2

We are designing a new system to handle customers at our firm and me and another developer are split on wether we should use the customers personal numbers as a primary key. My preference would be to auto increment a unique id (int) for each new customer.

Currently all customers we add do have a personal number but are there any good examples of why this may be a good or bad implementation?

One argument is that using an incremental id would simply add an extra field which is unnecessary and take up more space.

The personal number is stored as a varchar and the customer table holds close to a million customers. The personal number or id would be added as a foreign key for orders and customer support requests.

How do I know whether these are good or bad implementations? How would I argue either side?

Matkey
  • 21
  • 3

3 Answers3

3

Some good criteria for choosing or designing keys are: Simplicity, Stability and Familiarity but first you need to understand the fundamental business requirement your key is supposed to address. Ask yourself how you intend to identify customers in your business processes. Assuming you have a requirement to identify customers and Customer Number is the means your business will use to do that then it makes perfect sense as a key in your customer table - not necessarily the only key, but certainly a key of that table.

nvogel
  • 3,807
  • 21
  • 25
2

What we do in the BI world is keep all Natural Keys from source systems while concurrently using a DB generated ID (Surrogate Key). Your person number would be the NK in this terminology. Keep it to allow trace-ability and change tracking when, or if, this number ever changes. You retain all historic/source system IDs, while enabling a new and more efficient/controlled PK in your solution.

Use the incrementing integer for performance gains in joins, simplicity of querying, and DB consistency. When you control the ID you can guarantee uniqueness and when/how to assign this. With an externally provided ID you have no control over potential changes or clashes.

I wouldn't think you could have a space concern. Even a rough estimate of the space needed to store 1 million 8 byte integers in a standard disk size, say terabytes, is inconsequential.

Dave
  • 2,399
  • 1
  • 12
  • 20
1

What you are describing is generally bad practice. You mention dashes in the number but don't mention what the number is.

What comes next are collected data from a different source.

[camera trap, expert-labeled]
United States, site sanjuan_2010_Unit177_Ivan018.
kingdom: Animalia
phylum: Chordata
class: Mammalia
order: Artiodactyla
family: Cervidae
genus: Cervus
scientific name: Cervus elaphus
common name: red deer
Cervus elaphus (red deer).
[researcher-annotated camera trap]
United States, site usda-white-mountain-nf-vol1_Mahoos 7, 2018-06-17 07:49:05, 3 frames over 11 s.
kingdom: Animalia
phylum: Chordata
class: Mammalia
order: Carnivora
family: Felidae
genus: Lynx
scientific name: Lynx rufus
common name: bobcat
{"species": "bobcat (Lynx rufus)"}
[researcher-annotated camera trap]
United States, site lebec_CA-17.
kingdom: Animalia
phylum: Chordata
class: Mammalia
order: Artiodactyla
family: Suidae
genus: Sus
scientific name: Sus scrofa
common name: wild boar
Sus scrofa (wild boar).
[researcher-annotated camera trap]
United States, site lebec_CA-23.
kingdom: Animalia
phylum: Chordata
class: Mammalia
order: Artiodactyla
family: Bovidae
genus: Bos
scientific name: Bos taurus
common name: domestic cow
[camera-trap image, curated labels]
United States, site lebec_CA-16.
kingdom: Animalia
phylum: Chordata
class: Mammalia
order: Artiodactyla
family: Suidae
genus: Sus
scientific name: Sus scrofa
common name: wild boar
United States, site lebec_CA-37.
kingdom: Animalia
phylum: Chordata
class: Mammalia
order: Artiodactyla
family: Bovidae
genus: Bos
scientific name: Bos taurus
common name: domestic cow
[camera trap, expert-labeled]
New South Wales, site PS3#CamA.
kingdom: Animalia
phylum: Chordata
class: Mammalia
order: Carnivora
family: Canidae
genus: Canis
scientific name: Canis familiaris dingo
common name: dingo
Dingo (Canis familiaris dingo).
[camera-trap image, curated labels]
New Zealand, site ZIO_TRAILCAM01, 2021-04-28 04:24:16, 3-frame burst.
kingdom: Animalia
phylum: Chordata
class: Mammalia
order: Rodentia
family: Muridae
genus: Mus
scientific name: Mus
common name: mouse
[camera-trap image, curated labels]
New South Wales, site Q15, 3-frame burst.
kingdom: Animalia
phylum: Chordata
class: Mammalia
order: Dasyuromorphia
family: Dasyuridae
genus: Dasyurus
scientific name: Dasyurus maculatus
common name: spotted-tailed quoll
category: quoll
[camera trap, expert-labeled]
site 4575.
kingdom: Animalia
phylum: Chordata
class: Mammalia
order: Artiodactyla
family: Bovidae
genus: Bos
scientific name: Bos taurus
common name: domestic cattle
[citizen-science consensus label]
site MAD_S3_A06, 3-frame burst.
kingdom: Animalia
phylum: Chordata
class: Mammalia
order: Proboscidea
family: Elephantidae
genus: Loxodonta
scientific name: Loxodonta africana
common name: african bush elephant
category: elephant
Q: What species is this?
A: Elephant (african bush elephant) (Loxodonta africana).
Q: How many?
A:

I'm guessing that it's something along the lines of a social security number or a phone number.

If it's a social security number then there may be privacy concerns with using this number. You won't be able to mask the number for security purposes without destroying any foreign key constraints you have in place.

If it's a phone number, what is going to be done when someone's phone number changes or they have multiple phone numbers? (I.e., they gave you their work number but now want to use their cell).

Both of these also have concerns as the number can be determined through external databases (phone books, tax records, etc.).

I would suggest that you use an auto-incrementing ID for the primary key of these entities. If you use this as the key for the clustered index then that will have the added benefit of low fragmentation as new entities are added at the end of the table rather than needing to be inserted at random.

Jonathan Fite
  • 9,414
  • 1
  • 25
  • 30